San Francisco’s new police union president, Louis Wong, cuts the figure of a cop’s cop.
Burly, pugnacious, and with a shaved head, he spent 30 years walking some of the city’s meanest streets, from the Tenderloin to SoMa, chasing down suspects and uncovering caches of weapons and drugs.
That experience helped Wong earn 63% of the vote in July to become the first Asian American president of the San Francisco Police Officers Association, the union that represents the city’s roughly 1,300 regular officers. He won his campaign on the promise to push for better benefits, including higher pay and earlier retirement, when the union negotiates with City Hall on a new contract next year.
“He’s your quintessential boots-on-the-ground guy,” said Steve Ford, a former SFPD officer and Antioch police chief.
The POA president has traditionally served as the attack dog for the rank and file. Wong’s predecessor, Tracy McCray, who was ineligible to continue in that role after being promoted to commander, was known as much for her controversial antics as for member advocacy.

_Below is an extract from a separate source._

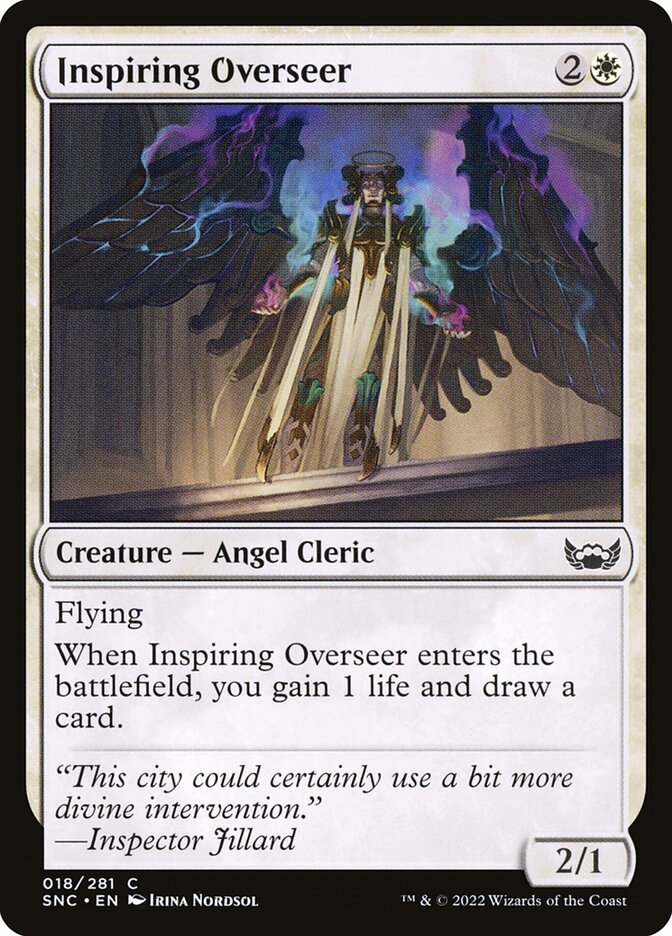 Inspiring Overseer - Foil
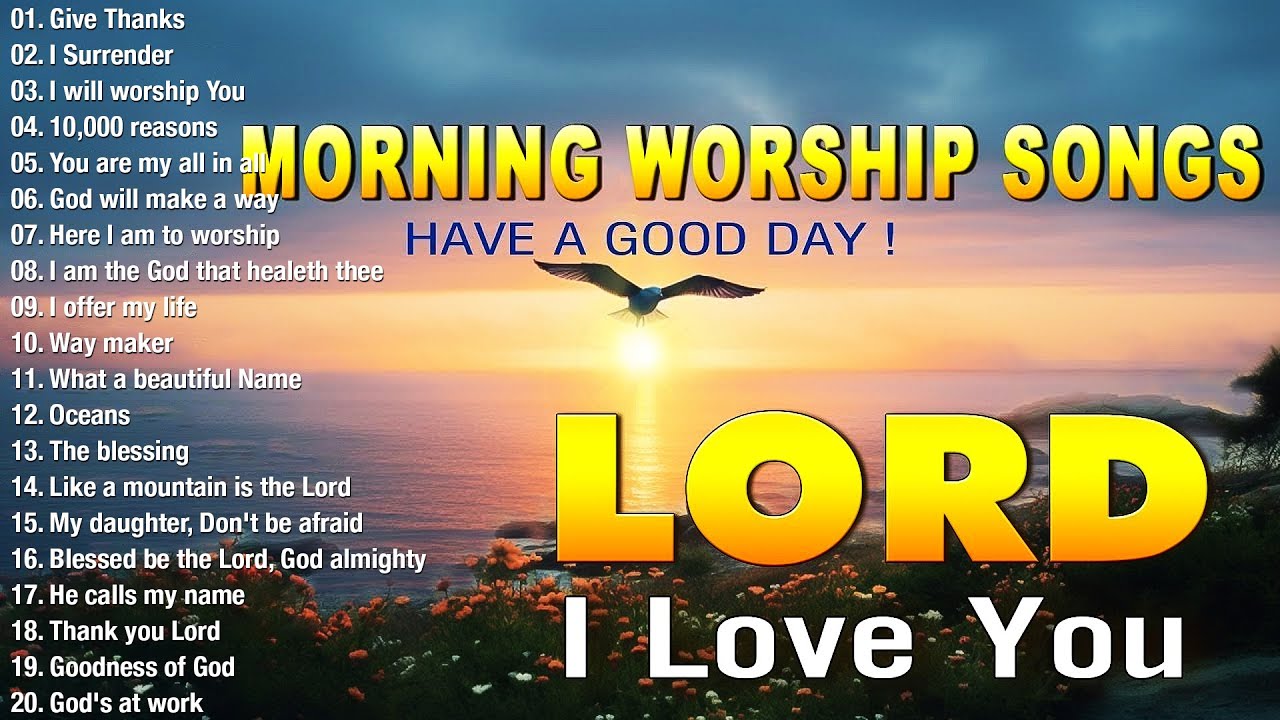 Praise & Worship Songs With Lyrics🙏The Power of God Operates In Your ...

Wong ran as more of a pragmatist than a fire-breather. However, there’s little indication he plans to take the organization in a drastically new direction, current and former cops told The Standard. Some fear his endorsement by command staffers could hamper his independence.
Instead, he will be flexing a new swagger in the department, taking the reins amid a political shift among cops and the public that was best summed up by former Mayor London Breed: “Less tolerant of all the bullshit.”
“I think that the dynamic in San Francisco politically has changed, and they also have changed at the POA,” former union president Tony Montoya said.
Public opinion shifts on policing
When Daniel Lurie was elected mayor in November, he promised to prioritize public safety. In office, he has emphasized the importance of hiring more police officers to crack down on the city’s stubborn drug crisis.
Wong, meanwhile, wants to further defang the Department of Police Accountability, an independent agency that investigates police misconduct, and put an end to the practice of allowing people to make anonymous complaints to the oversight group.
It’s a marked contrast from 2020, when the Black Lives Matter protests created an era of greater police scrutiny.
But while tough-on-crime police may be back in vogue, there are plenty of tricky waters for Wong to navigate; namely, a recent overtime abuse scandal that put a spotlight on the fact that the SFPD repeatedly blows its overtime budget. Amid recent protests against U.S. Immigration and Customs Enforcement, the department spent $120,000 in overtime to patrol the demonstrations, records show.
Wong himself has benefited from overtime pay. He was among the highest-paid employees in 2022-23, raking in $465,000 — more than 70% of that from overtime pay.
Meanwhile, the union’s ranks are thinning due to retirements and lackluster recruitment.
Wong’s political balancing act
Wong’s 30 years on the force have not been without controversy.
He was named in a 1999 lawsuit in which two brothers claimed that officers beat them up, though it’s unclear how Wong was allegedly involved.
In 2002, Wong was named in another lawsuit after 10 officers shot and killed a man outside of the Metreon movie theater. Wong has said he was not one of the shooters. That same year, two civilian women complained to the Department of Police Accountability that Wong called them “bitch”; Wong received no discipline.
Rather than red flags, many officers characterize such incidents as signs of a hardworking cop, and Wong enjoys widespread support in and outside the department. That goodwill is critically important as he has to split the difference in representing the rank and file and playing nice with department brass.
His backing from some in leadership have led to concerns about whether he is willing to go to the mat against his political benefactors. Former union president Montoya said POA leaders don’t usually win when command staff endorse them, as in Wong’s case.
“It can make it look like you are in bed with management,” he said.
Another former high-ranking officer told The Standard that Wong’s campaign promises appear more focused on achieving officer rewards than on promoting good policing. “The big concern is whether or not they will be working together to improve pay and benefits to the detriment of accomplishing the mission,” he said of relations between the union and management.
Wong’s rise is being celebrated in other quarters. Chinatown politicos are set to put on a party this fall to celebrate the union’s first Asian American leader.
Shelley Costantini, a Rincon Hill resident, was happy about Wong’s elevation to union leader but sad that he would no longer be walking the beat in her neighborhood.
“I could cry that he’s no longer part of the street,” said Costantini, adding that Wong was the rare officer who would “get into the nitty gritty of situations and deal with them, rolling their sleeves up.”
Rather than the busts he has made over his career, Wong said he’d like to be known for “30 years of human kindness.” There were the times he paid cab fare for people broke and stranded, or when he bought McDonald’s for those living on the street.
He has previously said he went into law enforcement to help people he witnessed fighting outside his immigrant grandfather Jack Woo’s corner store on the edge of Potrero Hill’s projects.
“I saw a lot of … crime happen, a lot of people fighting for food stamps with razor blades,” Wong said in a department video. “So, I thought, let’s make a change.”